The solution is to instill confidence by decomposing a system into bounded isolated components. We can reason about well-bounded components much more easily. Conversations about the functionality of bounded components are much more coherent. We can be far more certain that we understand the implications and side effects of any controlled change to a bounded component. Yet it is inevitable that there will be failures, both human and technical. We strive to minimize this potential with bounded components, but we design for failure and make preparations to recover quickly when failures do occur. Well-isolated components make the system as a whole resilient to these failures by containing the failures and limiting the blast radius to a single component, thus providing teams with breathing room to rapidly respond and recover from the failure.

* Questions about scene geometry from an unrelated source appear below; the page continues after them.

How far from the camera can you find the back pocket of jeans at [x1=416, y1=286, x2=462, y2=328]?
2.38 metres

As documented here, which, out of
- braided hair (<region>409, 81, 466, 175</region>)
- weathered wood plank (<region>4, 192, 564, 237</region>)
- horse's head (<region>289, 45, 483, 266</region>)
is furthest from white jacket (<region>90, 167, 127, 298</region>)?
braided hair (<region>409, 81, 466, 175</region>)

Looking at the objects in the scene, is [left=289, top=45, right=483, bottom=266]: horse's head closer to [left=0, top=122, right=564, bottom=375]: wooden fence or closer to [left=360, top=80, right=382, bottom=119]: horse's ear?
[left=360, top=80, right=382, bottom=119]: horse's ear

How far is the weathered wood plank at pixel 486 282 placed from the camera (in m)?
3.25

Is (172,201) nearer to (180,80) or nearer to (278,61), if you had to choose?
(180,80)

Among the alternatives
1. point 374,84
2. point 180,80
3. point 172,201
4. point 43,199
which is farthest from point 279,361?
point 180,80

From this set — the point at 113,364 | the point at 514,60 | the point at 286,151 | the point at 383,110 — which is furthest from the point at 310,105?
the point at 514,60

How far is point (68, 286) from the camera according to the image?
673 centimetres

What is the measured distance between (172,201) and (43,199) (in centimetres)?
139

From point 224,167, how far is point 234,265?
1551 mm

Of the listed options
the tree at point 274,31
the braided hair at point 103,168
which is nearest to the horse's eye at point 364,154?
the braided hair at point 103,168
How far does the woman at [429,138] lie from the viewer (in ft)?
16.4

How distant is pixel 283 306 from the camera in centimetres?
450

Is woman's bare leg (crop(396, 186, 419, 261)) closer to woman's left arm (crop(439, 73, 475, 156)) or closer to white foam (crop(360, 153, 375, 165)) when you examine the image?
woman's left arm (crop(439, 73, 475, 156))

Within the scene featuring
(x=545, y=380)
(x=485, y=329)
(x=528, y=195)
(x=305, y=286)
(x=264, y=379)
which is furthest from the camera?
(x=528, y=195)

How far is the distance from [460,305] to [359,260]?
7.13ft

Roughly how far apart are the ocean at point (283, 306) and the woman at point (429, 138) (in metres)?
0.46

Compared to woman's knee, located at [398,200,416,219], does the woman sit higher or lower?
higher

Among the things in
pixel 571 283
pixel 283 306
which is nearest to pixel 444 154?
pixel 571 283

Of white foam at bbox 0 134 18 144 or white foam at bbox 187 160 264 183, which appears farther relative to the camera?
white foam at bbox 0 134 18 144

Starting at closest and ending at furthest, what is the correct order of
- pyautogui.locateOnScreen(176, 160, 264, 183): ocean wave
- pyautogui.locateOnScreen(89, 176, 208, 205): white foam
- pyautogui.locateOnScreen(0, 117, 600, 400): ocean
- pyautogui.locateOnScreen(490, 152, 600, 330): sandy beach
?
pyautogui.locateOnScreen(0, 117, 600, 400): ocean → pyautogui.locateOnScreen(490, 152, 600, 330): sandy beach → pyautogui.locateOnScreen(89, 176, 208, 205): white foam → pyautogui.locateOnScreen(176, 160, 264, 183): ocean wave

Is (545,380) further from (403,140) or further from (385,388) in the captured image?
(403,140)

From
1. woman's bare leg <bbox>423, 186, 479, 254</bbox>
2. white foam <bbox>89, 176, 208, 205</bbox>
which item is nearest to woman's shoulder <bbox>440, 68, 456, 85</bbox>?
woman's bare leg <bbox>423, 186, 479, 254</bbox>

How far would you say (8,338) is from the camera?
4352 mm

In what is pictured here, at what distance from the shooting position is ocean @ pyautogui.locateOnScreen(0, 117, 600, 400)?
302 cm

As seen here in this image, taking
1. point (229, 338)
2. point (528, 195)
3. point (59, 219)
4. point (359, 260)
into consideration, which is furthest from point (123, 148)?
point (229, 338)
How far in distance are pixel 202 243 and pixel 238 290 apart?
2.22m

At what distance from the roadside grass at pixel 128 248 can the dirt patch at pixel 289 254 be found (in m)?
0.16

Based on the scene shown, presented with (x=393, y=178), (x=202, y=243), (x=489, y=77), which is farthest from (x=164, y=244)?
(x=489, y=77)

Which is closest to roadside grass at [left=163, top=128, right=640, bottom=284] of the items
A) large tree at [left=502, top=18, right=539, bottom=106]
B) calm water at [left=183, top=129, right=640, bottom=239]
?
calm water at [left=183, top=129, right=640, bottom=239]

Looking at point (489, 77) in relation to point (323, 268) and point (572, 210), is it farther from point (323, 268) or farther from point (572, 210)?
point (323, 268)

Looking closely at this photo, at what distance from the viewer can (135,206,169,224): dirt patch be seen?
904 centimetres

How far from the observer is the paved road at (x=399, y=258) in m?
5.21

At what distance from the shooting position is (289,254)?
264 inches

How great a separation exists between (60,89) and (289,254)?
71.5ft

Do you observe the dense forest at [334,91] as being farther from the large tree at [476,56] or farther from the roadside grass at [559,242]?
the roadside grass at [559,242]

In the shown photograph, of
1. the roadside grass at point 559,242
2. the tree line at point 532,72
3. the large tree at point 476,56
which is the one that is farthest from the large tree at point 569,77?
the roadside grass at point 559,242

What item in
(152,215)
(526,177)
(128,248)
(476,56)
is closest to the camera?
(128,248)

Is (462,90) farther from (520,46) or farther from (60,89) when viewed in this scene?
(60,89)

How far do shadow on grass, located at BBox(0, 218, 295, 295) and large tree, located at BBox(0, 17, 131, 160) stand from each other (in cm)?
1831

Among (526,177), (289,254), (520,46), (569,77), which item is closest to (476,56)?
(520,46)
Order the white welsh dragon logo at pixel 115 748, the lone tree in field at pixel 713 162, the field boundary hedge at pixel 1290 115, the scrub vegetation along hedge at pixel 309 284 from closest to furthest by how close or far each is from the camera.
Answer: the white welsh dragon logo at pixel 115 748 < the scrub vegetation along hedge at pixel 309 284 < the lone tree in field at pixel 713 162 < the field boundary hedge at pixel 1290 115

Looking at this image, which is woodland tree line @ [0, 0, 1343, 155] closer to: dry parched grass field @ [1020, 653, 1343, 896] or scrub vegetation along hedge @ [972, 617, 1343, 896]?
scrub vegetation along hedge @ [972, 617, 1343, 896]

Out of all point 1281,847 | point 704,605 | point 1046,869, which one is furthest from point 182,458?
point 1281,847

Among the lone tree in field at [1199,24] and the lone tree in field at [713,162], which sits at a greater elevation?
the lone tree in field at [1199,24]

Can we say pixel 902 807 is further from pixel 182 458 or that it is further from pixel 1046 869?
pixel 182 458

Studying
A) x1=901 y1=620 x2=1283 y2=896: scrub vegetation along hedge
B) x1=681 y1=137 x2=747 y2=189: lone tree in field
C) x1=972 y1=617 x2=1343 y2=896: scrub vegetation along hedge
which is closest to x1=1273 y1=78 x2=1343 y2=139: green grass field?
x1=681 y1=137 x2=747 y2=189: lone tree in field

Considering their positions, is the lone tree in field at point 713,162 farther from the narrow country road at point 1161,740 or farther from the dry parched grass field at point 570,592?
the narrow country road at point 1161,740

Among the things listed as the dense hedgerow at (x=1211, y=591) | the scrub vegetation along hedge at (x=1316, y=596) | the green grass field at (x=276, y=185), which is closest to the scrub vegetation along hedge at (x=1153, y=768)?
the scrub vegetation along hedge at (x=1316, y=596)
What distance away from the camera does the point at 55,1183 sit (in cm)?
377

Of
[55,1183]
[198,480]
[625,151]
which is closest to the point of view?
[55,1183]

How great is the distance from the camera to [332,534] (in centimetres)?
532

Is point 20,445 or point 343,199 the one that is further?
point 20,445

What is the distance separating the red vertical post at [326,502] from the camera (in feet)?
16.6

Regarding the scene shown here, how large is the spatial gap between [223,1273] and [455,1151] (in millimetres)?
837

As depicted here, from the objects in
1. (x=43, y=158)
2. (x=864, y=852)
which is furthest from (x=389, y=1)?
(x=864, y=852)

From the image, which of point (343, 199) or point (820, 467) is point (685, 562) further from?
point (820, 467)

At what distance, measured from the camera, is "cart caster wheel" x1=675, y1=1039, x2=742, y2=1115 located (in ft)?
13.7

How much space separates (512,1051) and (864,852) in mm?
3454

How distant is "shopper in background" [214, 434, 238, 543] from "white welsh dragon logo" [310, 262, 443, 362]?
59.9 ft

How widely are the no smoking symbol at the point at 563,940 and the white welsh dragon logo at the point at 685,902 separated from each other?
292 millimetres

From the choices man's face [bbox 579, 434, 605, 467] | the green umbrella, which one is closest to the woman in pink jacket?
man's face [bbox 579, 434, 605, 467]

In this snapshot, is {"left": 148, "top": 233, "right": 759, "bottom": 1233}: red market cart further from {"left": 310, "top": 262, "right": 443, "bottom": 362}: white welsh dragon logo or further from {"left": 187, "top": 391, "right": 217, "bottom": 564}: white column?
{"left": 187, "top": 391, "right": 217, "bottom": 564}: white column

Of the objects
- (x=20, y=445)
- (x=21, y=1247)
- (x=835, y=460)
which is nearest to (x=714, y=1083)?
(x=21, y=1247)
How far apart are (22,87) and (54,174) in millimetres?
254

The apt analogy for bounded isolated components is the bulkhead. As depicted in the preceding diagram, ships are divided into compartments that are separated by walls, known as bulkheads, to form watertight chambers. A breach in the hull will contain the flooding to the affected chambers to help prevent the ship from sinking. Unfortunately, it is not enough to just have bulkheads; they must be properly designed. The Titanic is the classic example of poorly designed bulkheads. Its bulkheads were not watertight, allowing water to flow from compartment to compartment over the top of the bulkheads and we all know how the story ends.
A primary focus of this book is dedicated to designing for failure by creating proper bulkheads for our cloud-native components. This is where much of the rethinking lies. We will be using event streaming and data replication as the implementation mechanisms for isolating components from each other and cover those patterns in depth throughout the book.